Uma destas boas atitudes e que merece atenção e pedido de “bis”, foi o Projeto Árvore de Natal do Bem, publicada neste diário na edição de ontem, que mobilizou a sociedade para doar cadeiras de rodas que pudessem ser destinadas a quem precisa. Na tarde de anteontem, o dia foi de realizar a entrega de 70 cadeiras arrecadadas. Em meio à Praça da Juventude e Longevidade “Lucas Nalini Paschoalin”, na Cohab, aproximadamente dez entidades assistenciais receberam doações. A ação é uma iniciativa da Prefeitura, que pode ser considerada um sucesso, pois transformou algo já tradicional, em um bem criativo e necessário.

Dentre as cadeiras de rodas arrecadadas, 50 ficarão depositadas no Fundo Social de Solidariedade de Prudente. A intenção é fornecer empréstimos para parte da população que precisa do recurso e não tem como bancar. O importante seria que atitudes assim, de toda a população, fossem expandidas para todos os dias do ano. Que este sentimento de solidariedade, esta vontade em ajudar o próximo, se transformasse em atitudes concretas de ajuda. E não só no fim do ano.

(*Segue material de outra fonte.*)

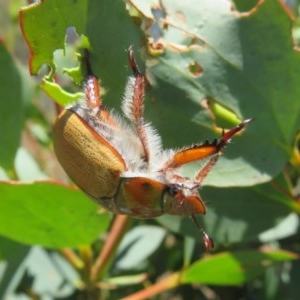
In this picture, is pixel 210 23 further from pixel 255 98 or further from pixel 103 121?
pixel 103 121

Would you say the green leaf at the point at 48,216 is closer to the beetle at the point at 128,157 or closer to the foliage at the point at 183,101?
the foliage at the point at 183,101

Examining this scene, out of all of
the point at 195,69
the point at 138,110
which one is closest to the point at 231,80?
the point at 195,69

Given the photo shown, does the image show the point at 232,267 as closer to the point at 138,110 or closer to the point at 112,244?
the point at 112,244

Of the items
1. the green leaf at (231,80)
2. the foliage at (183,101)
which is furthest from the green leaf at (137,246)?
the green leaf at (231,80)

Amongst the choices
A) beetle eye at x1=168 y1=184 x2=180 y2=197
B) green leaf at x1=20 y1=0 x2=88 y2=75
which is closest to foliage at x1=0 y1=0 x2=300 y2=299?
green leaf at x1=20 y1=0 x2=88 y2=75

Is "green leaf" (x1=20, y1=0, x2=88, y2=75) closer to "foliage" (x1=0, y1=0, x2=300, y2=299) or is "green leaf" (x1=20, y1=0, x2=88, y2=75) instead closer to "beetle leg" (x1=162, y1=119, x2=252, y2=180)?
"foliage" (x1=0, y1=0, x2=300, y2=299)

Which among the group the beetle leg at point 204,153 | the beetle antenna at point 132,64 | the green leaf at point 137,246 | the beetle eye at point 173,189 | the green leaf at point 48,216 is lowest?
the green leaf at point 137,246
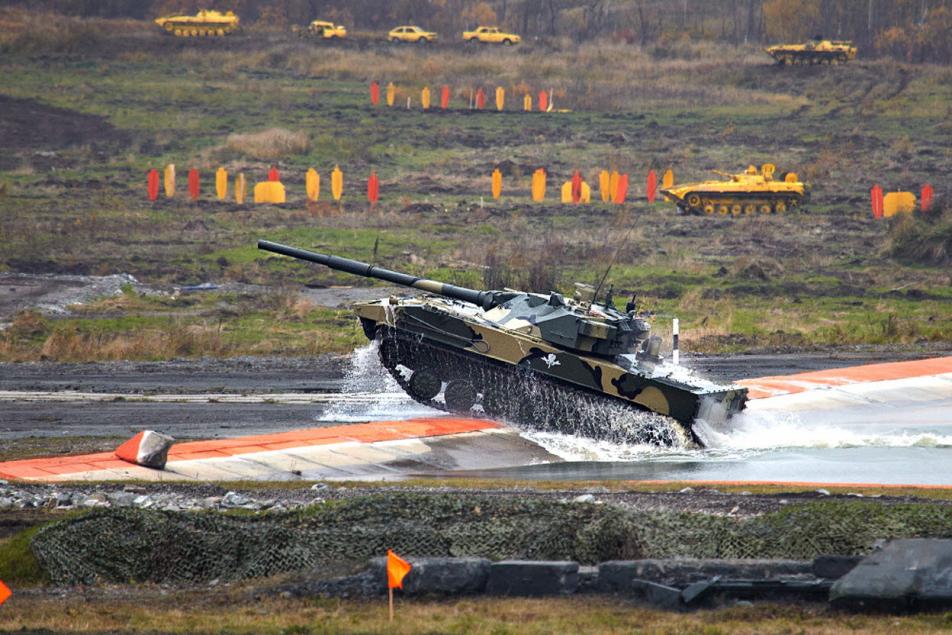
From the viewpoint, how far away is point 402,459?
27.1 m

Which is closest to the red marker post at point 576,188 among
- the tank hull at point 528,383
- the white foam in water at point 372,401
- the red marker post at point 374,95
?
the red marker post at point 374,95

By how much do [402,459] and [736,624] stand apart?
1262cm

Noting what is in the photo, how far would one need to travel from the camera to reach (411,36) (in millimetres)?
92000

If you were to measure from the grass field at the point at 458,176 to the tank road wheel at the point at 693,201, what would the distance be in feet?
2.45

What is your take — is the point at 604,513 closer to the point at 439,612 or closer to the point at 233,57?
the point at 439,612

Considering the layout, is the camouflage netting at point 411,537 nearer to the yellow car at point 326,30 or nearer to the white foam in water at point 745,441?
the white foam in water at point 745,441

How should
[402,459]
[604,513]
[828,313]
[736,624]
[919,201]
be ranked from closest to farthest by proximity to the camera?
[736,624]
[604,513]
[402,459]
[828,313]
[919,201]

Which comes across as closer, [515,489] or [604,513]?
[604,513]

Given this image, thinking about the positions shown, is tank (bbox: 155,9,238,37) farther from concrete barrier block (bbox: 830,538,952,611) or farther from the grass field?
concrete barrier block (bbox: 830,538,952,611)

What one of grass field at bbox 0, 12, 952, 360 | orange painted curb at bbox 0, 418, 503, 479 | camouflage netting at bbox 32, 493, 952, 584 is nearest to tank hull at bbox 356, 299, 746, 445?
orange painted curb at bbox 0, 418, 503, 479

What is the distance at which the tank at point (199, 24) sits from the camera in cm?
9081

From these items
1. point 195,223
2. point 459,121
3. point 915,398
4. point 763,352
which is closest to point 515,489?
point 915,398

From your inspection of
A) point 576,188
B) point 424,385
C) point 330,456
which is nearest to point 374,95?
point 576,188

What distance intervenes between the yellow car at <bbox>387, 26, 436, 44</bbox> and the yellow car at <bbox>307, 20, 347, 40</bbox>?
10.3 ft
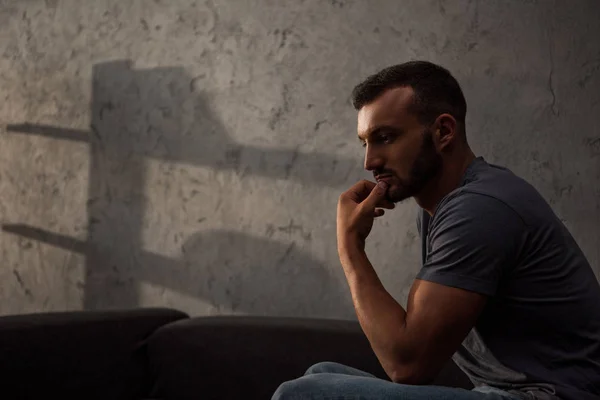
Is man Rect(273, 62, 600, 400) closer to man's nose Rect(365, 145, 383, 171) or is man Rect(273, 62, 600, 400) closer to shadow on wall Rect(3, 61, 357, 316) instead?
man's nose Rect(365, 145, 383, 171)

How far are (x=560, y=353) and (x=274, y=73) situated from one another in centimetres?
146

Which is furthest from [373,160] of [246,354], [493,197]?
[246,354]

A solidariedade deveria ser um ato “automático” de todos. É claro que muitos já fazem sua parte, porém, há aquele que só “se mexe” no fim do ano. Mas, a criança quer brincar o ano inteiro, precisa se vestir também. A família se alimenta todos os dias e não só na ceia de Natal. Então, cada um precisa fazer sua parte e não só esperar que governantes façam em prol da população. Se cada um se preocupar com a realidade da sua rua, bairro, cidade e fizer algo para melhorar esta realidade, certamente todos teriam um lugar muito melhor para viver!